In this notebook we provide an introduction to the decision making module of GPJax, which can be used to solve sequential decision making problems. Common examples of such problems include Bayesian optimisation (BO) and experimental design. For an in-depth introduction to Bayesian optimisation itself, be sure to checkout out our Introduction to BO Notebook.

We'll be using BO as a case study to demonstrate how one may use the decision making module to solve sequential decision making problems. The goal of the decision making module is to provide a set of tools that can easily be used to solve a wide range of sequential decision making problems. The module is designed to be modular, and so it is easy to swap out different components of the decision making pipeline. Whilst it provides the functionality for quickly implementing a typical deicision making loop out of the box, we also hope that it will provide sufficient flexibility to allow users to define their own, more exotic, decision making pipelines.

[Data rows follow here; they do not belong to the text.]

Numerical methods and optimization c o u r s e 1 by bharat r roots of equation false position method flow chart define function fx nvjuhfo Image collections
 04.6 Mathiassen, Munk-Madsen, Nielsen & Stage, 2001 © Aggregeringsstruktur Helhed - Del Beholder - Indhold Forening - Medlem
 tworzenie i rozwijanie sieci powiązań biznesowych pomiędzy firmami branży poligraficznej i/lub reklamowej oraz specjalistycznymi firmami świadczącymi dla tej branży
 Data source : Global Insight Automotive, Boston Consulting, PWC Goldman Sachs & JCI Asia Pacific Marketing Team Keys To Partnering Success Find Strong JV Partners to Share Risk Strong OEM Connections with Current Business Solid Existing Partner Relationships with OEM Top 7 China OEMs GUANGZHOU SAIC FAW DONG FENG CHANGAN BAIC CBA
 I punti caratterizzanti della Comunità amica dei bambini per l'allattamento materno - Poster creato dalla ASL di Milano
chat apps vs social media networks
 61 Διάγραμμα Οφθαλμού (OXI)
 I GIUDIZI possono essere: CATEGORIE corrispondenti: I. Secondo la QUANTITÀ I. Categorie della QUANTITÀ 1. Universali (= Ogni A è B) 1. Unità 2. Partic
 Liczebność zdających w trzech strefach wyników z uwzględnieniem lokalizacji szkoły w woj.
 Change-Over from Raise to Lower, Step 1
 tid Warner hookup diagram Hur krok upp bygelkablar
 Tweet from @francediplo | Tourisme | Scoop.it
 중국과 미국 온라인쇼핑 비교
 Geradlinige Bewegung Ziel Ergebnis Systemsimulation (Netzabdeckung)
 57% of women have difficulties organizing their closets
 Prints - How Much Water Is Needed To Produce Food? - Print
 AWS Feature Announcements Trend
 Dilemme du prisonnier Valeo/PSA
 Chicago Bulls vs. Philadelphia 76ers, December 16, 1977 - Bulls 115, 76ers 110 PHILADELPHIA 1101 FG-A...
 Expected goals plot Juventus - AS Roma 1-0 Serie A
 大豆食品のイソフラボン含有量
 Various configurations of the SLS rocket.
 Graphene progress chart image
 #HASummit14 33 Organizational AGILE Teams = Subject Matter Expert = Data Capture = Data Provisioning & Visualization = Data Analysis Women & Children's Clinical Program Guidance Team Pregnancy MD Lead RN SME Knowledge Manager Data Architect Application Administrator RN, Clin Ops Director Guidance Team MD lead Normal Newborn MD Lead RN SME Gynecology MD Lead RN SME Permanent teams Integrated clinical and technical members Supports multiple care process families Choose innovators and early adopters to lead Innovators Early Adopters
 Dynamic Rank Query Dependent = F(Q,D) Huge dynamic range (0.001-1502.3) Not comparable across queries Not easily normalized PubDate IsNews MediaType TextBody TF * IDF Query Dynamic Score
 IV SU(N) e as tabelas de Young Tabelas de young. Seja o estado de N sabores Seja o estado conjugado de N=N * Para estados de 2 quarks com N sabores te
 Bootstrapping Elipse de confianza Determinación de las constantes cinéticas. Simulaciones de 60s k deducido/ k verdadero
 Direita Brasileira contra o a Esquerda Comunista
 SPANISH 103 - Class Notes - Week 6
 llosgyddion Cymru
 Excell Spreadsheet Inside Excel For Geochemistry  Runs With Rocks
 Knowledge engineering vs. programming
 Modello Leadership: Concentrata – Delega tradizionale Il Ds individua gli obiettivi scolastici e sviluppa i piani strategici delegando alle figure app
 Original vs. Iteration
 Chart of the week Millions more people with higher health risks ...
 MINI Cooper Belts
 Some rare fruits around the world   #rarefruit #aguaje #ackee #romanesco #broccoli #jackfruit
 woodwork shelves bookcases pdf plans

# Enable Float64 for more stable matrix inversions.
from jax import config
import jax.numpy as jnp
import jax.random as jr
import matplotlib as mpl
import matplotlib.pyplot as plt
import optax as ox

from examples.utils import use_mpl_style
import gpjax as gpx
from gpjax.decision_making.decision_maker import UtilityDrivenDecisionMaker
from gpjax.decision_making.posterior_handler import PosteriorHandler
from gpjax.decision_making.search_space import ContinuousSearchSpace
from gpjax.decision_making.utility_functions import ThompsonSampling
from gpjax.decision_making.utility_maximizer import (
    ContinuousSinglePointUtilityMaximizer,
)
from gpjax.decision_making.utils import (
    OBJECTIVE,
    build_function_evaluator,
)
from gpjax.typing import (
    Array,
    Float,
)

config.update("jax_enable_x64", True)


# set the default style for plotting
use_mpl_style()

key = jr.key(42)


cols = mpl.rcParams["axes.prop_cycle"].by_key()["color"]

The Black-Box Objective Function

We'll be using the same problem as in the Introduction to BO Notebook, but rather than focussing on the mechanics of BO we'll be looking at how one may use the abstractions provided by the decision making module to implement the BO loop.

In BO, and sequential decision making in general, we will often have a black-box function of interest which we can evaluate. In this notebook we'll be using the Forrester function as our objective to minimise:

\[f(x) = (6x - 2)^2\sin(12x-4)\]
def forrester(x: Float[Array, "N 1"]) -> Float[Array, "N 1"]:
    return (6 * x - 2) ** 2 * jnp.sin(12 * x - 4)

Within the decision making loop, we'll be querying the black-box objective function many times, and will often use the observed values to fit some probabilistic model. Thereore, it would be useful to have some method to which we can pass a set of points which we wish to query the black-box function at, and which will return a GPJax Dataset object containing the observations. We can use the build_function_evaluator function provided in decision_making.utils to do this. This function takes as input a dictionary of labelled black-box functions, and will return a function evaluator, which can be called with a set of points to evaluate the black-box functions at. The function evaluator will return a dictionary of labelled Dataset objects containing the observations. Note that in our case we only have one black-box function of interest, but in general we may have multiple different black-box functions, such as if we also have constraint functions. The use of the labels inside the dictionary returned by the function evaluator enables us to easily distinguish between these different observations.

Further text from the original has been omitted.